> [GIVEN TASK]:
Set down, word for word, the lines from the one holding "How far does" to the final line, both included, and skip the pictures.

** START MATERIALS PROVIDED **

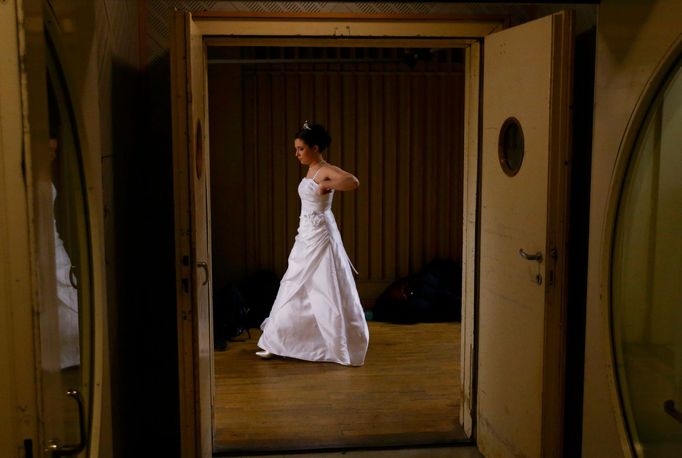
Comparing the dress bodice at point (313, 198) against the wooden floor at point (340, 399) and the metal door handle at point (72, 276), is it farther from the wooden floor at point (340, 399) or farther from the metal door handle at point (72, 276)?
the metal door handle at point (72, 276)

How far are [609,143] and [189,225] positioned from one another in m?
1.49

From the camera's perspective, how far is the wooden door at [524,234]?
250 cm

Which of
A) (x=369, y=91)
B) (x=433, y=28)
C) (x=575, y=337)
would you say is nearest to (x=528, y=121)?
(x=433, y=28)

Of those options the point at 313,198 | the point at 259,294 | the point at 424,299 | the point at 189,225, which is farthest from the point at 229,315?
the point at 189,225

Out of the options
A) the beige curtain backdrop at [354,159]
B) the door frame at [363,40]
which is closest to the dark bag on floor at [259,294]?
the beige curtain backdrop at [354,159]

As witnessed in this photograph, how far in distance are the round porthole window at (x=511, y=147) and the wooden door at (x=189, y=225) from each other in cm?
131

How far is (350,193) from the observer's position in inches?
251

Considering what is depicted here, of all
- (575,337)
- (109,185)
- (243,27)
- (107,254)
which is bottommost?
(575,337)

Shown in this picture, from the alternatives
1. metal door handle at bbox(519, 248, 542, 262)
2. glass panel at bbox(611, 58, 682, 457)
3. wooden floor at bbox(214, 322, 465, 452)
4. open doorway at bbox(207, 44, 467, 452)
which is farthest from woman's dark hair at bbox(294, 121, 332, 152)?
glass panel at bbox(611, 58, 682, 457)

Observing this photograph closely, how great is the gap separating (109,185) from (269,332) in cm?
264

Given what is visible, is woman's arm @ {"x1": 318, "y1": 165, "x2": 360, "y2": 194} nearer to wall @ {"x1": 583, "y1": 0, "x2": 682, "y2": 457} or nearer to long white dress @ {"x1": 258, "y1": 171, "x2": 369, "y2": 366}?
long white dress @ {"x1": 258, "y1": 171, "x2": 369, "y2": 366}

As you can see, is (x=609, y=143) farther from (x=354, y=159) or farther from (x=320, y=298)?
(x=354, y=159)

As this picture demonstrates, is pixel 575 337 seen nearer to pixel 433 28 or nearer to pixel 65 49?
pixel 433 28

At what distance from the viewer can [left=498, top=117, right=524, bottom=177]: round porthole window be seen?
283cm
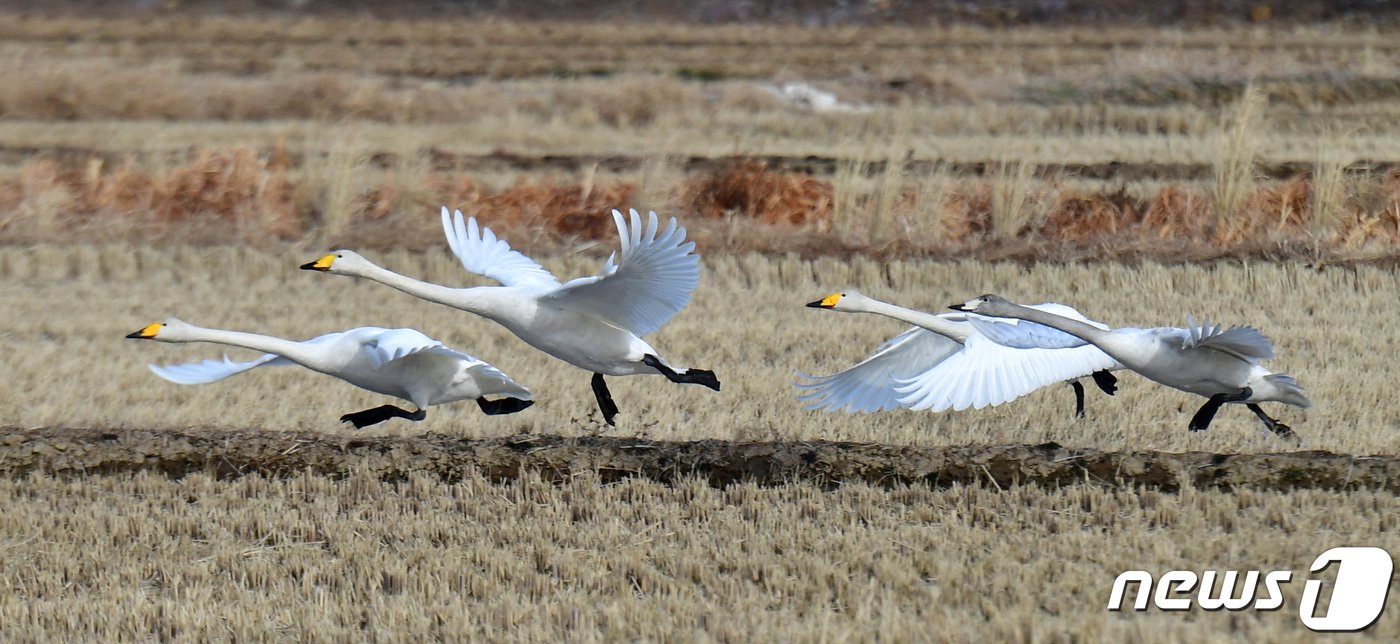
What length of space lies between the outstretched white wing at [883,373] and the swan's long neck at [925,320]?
0.52ft

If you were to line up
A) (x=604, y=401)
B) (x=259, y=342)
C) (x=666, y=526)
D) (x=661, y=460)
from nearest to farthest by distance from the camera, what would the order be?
(x=666, y=526) → (x=661, y=460) → (x=259, y=342) → (x=604, y=401)

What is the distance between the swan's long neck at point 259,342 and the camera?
7535 mm

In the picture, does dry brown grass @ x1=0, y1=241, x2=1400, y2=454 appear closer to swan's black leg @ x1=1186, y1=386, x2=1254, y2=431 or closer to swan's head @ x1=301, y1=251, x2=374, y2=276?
swan's black leg @ x1=1186, y1=386, x2=1254, y2=431

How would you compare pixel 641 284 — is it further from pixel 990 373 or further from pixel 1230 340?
pixel 1230 340

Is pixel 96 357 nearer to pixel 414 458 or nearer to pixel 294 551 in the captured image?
pixel 414 458

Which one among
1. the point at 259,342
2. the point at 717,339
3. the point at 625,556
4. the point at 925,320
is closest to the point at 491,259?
the point at 259,342

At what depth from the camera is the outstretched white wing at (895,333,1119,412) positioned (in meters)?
7.44

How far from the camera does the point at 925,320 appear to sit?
7.89 m

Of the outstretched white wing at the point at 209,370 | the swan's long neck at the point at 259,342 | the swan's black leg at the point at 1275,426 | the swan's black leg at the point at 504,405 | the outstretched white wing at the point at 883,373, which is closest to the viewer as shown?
the swan's long neck at the point at 259,342

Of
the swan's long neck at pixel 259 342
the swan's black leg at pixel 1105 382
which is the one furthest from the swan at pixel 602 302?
the swan's black leg at pixel 1105 382

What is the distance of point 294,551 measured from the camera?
6500mm

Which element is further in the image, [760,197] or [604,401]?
[760,197]

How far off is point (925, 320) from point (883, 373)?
466 millimetres

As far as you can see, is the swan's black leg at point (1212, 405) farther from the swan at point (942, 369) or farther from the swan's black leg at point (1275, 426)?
the swan at point (942, 369)
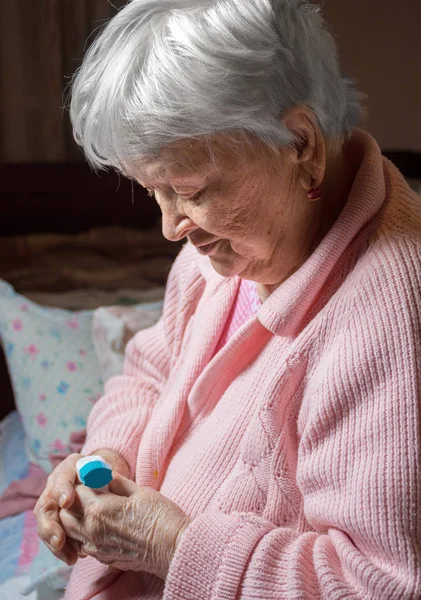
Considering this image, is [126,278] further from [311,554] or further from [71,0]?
[311,554]

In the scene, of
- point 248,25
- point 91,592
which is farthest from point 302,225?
point 91,592

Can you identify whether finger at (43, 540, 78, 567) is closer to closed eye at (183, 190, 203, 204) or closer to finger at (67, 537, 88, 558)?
finger at (67, 537, 88, 558)

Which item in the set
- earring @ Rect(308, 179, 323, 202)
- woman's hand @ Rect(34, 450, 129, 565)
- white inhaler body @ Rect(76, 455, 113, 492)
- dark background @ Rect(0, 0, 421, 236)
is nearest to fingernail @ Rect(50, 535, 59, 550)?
woman's hand @ Rect(34, 450, 129, 565)

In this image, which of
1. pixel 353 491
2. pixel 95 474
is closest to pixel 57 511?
pixel 95 474

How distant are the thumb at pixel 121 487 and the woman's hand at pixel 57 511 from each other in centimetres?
6

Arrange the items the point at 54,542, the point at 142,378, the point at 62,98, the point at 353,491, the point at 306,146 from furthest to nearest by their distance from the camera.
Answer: the point at 62,98
the point at 142,378
the point at 54,542
the point at 306,146
the point at 353,491

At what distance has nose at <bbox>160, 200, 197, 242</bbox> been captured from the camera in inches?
39.5

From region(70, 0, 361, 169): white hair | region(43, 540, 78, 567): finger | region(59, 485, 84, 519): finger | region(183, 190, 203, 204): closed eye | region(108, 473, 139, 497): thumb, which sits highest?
region(70, 0, 361, 169): white hair

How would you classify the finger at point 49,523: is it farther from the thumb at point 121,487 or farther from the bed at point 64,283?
the bed at point 64,283

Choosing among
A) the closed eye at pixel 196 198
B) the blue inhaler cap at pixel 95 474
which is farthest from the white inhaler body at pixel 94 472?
Answer: the closed eye at pixel 196 198

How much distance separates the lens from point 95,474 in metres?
0.99

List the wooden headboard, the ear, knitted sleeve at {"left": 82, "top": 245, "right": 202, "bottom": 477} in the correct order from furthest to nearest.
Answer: the wooden headboard, knitted sleeve at {"left": 82, "top": 245, "right": 202, "bottom": 477}, the ear

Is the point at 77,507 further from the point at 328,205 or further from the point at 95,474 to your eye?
the point at 328,205

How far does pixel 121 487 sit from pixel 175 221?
1.25 ft
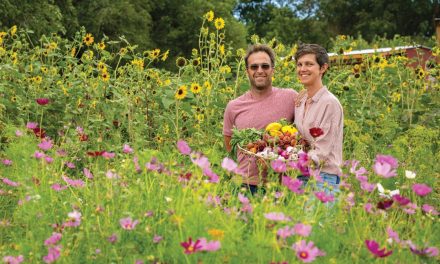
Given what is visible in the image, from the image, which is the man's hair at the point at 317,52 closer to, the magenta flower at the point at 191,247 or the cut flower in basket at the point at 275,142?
the cut flower in basket at the point at 275,142

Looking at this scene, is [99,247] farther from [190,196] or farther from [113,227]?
[190,196]

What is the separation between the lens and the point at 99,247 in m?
2.86

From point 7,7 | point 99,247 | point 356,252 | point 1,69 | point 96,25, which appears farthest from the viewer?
point 96,25

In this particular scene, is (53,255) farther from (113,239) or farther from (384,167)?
(384,167)

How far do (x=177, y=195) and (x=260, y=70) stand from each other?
1605 mm

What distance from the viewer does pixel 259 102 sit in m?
4.54

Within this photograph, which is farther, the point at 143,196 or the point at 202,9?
the point at 202,9

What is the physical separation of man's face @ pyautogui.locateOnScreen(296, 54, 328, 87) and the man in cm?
30

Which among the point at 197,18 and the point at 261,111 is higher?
the point at 197,18

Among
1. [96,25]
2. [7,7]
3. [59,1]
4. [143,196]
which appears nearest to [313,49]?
[143,196]

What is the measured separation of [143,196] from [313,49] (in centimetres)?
150

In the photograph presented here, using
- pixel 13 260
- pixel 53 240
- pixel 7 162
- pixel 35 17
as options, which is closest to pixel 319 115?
pixel 7 162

** END MATERIALS PROVIDED **

> [EXPECTED ANSWER]:
How far does pixel 121 487 sit from pixel 175 221?
1.25 ft
Given what is visible in the image, from the image, which is the man's hair at the point at 317,52 closer to, the magenta flower at the point at 191,247 or the cut flower in basket at the point at 275,142?
the cut flower in basket at the point at 275,142

Looking at this scene, is [99,247] farther from [190,196] or farther from [113,227]?
[190,196]

What is the separation between the lens and the point at 99,247 in m?
2.86

From point 7,7 | point 99,247 | point 356,252 | point 1,69 | point 96,25, which appears farthest from the viewer?
point 96,25

In this particular scene, is (53,255) farther from (113,239) or farther from (384,167)?
(384,167)

How far do (x=177, y=195) and (x=260, y=70) stand from each other?
1605 mm

What distance from the viewer does pixel 259 102 sit in m?
4.54

Within this photograph, which is farther, the point at 143,196 or the point at 202,9?
the point at 202,9

What is the physical separation of man's face @ pyautogui.locateOnScreen(296, 54, 328, 87) and the man in cm?
30

Which among the point at 197,18 and the point at 261,111 is higher?
the point at 197,18

Among
1. [96,25]
2. [7,7]
3. [59,1]
4. [143,196]
which appears nearest to [313,49]?
[143,196]

What is the measured separation of [143,196] from [313,49] (in centimetres)?
150

In the photograph presented here, using
- pixel 13 260
- pixel 53 240
- pixel 7 162
- pixel 35 17
as options, which is closest to pixel 319 115?
pixel 7 162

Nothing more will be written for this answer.